将pyspark中的UDF提升6倍
本文亮点
调用jar中的UDF,减少python与JVM的交互,简单banchmark下对于54亿条数据集进行udf计算,从3小时的执行时间缩短至16分钟。
牺牲UDF部分的开发时间,尽量提高性能。
以接近纯python的开发成本,获得逼近纯scala的性能。兼顾性能和开发效率。
前提
当遇到sql无法直接处理的数据时(比如加密解密、thrift解析操作二进制),我们需要自定义函数(UDF)来进行处理。

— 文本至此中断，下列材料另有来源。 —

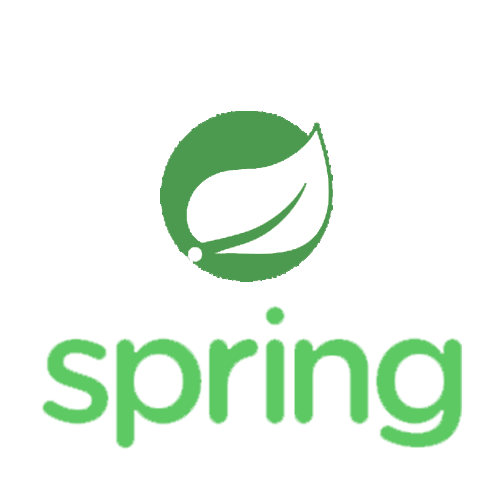 Website builder Platform Spring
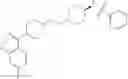 Fig. 80 - DUAL MODULATORS OF 5HT2A AND D3 RECEPTORS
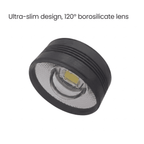 Yaramira 9.0 LED Lighting System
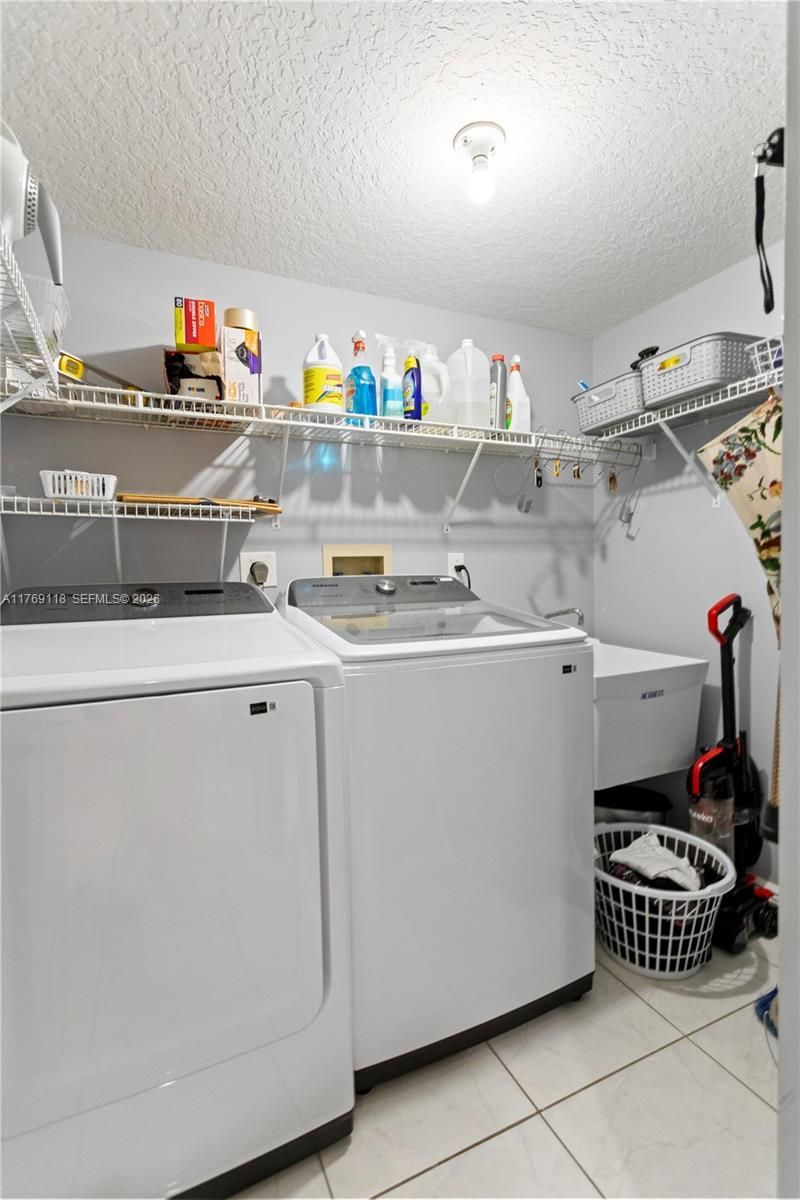 5876 Regal Glen Dr, Unit 101, Boynton Beach, FL 33437 Photo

出于开发效率的考虑,我们一般会选择airflow,使用pyspark脚本。
优化后的代码
from datetime import datetime
from pyspark.sql import SparkSession
import sys
if __name__ == "__main__":
# 创建 Spark 会话
spark = SparkSession.builder.appName("xxx").enableHiveSupport().getOrCreate()
DT = sys.argv[1]
HOUR = sys.argv[2]
F_DT = datetime.strptime(DT, "%Y-%m-%d").strftime("%Y%m%d")
tmp_tbl_name = f"""temp_xxx_pre_0_{F_DT}_{HOUR}"""
print('''注册java函数''')
spark.udf.registerJavaFunction("get_area_complex_value", "com.xxx.utf.block.AreaComplexValue")
spark.udf.registerJavaFunction("most_common_element", "com.xxx.utf.common.MosCommonElement")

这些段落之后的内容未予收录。